Wednesday, November 21, 2012

Tips for entrepreneurs: Execution

Tips for entrepreneurs: Execution: This is my 2nd post in my “Tips for entrepreneurs” series.  The first post is here.

So you’ve found the problem, listened to users, got the idea, assembled the team.  What next?  All of these are necessary, but not sufficient! The ultimate judge of entrepreneurial success is how well you execute and I believe there are 3 things that you must get right. I call them “the 3 A's of entrepreneurship” and they are all about execution.


  • Audit - the data and what you're doing

  • Admit - when things aren't working

  • Adapt - and survive




1. Audit


There is a dispassionate, objective aspect to the term “audit”, and that is precisely the mindset you need to adopt. Data will inform what you need to do and it will keep you honest. Auditing, as in accounting, is all about understanding the details – product usage, process, users, etc. For Internet products in particular, aggregated usage data is increasingly easy to acquire, especially if you build instrumentation/experimentation frameworks right into your products. Just secure it properly and keep it private!

Data and experimentation naturally go hand in hand. Experiment early and often, and fail quickly. At Google we run lots of experiments - for example, 5000 experiments for web search alone each year – of which maybe 1% will be adopted.  When you’re experimenting and “failing” continuously, it’s no longer failing, it’s “learning” (more on failing below).


2. Admit


Acquiring the data and auditing it is all well and good, but you also need to admit to yourselves when things are going pear shaped. Only by admitting what is not working, can you move forward.  And you need to do this without fear of recriminations, i.e., without punishing failure. Entrepreneurs accept that the mother of success is  taking a risk, but it's also the mother of failure. Therefore you need to build a culture that embraces risk taking and accepts failure. For the ideas that don’t succeed, admit it and move on.


3. Adapt


If you're in a startup, you can't afford the luxury of staying with a failing experiment or an unreceptive market any longer than necessary. So once you've admitted that fact, it's time to adapt. "Pivot" has become the fashionable term to describe this; it's overused but it's a useful metaphor. Being able to adapt quickly and implement new strategies enables startups to survive.  It requires building a culture that not just tolerates change, but thrives in the face of it.

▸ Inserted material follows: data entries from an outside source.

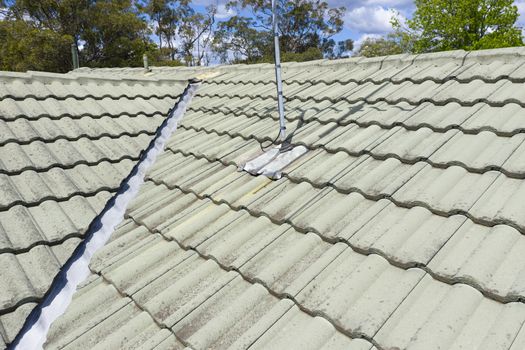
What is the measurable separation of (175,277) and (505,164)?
199 centimetres

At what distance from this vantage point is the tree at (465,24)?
51.6 ft

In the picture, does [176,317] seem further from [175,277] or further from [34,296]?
[34,296]

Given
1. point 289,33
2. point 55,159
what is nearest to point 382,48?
point 289,33

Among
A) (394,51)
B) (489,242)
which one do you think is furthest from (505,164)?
(394,51)

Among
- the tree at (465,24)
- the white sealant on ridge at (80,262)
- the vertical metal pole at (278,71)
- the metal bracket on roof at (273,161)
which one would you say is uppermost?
the tree at (465,24)

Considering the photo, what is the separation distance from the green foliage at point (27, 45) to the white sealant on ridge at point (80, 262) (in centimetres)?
2140

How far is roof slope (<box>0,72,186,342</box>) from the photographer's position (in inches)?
96.2

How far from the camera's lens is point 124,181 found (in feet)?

In both startups that I've personally founded (NetPriva and NetMind), my initial business model did not work. I'm not embarrassed about that fact – although I admit I found it stressful at the time. My team and I had to adapt to survive and in both cases we successfully did so, with good returns to our investors. In another startup (Foursticks) we did not adapt quickly enough and we perished. It's that simple.  Adapt and survive.

A final comment about execution. Being first to market isn't always best, but neither is being “perfect to market”, i.e., trying to build the perfect product – you'll just as likely go bust trying to perfect your product.  So you need to find a balance and best way to do so is to launch and iterate, then repeat the launch/iterate cycle.

The “3 A's” certainly won't solve all your execution problems, such as ensuring you have sufficient capital. Nevertheless, I believe that a startup that adheres to these principles is going to execute better than one that doesn't.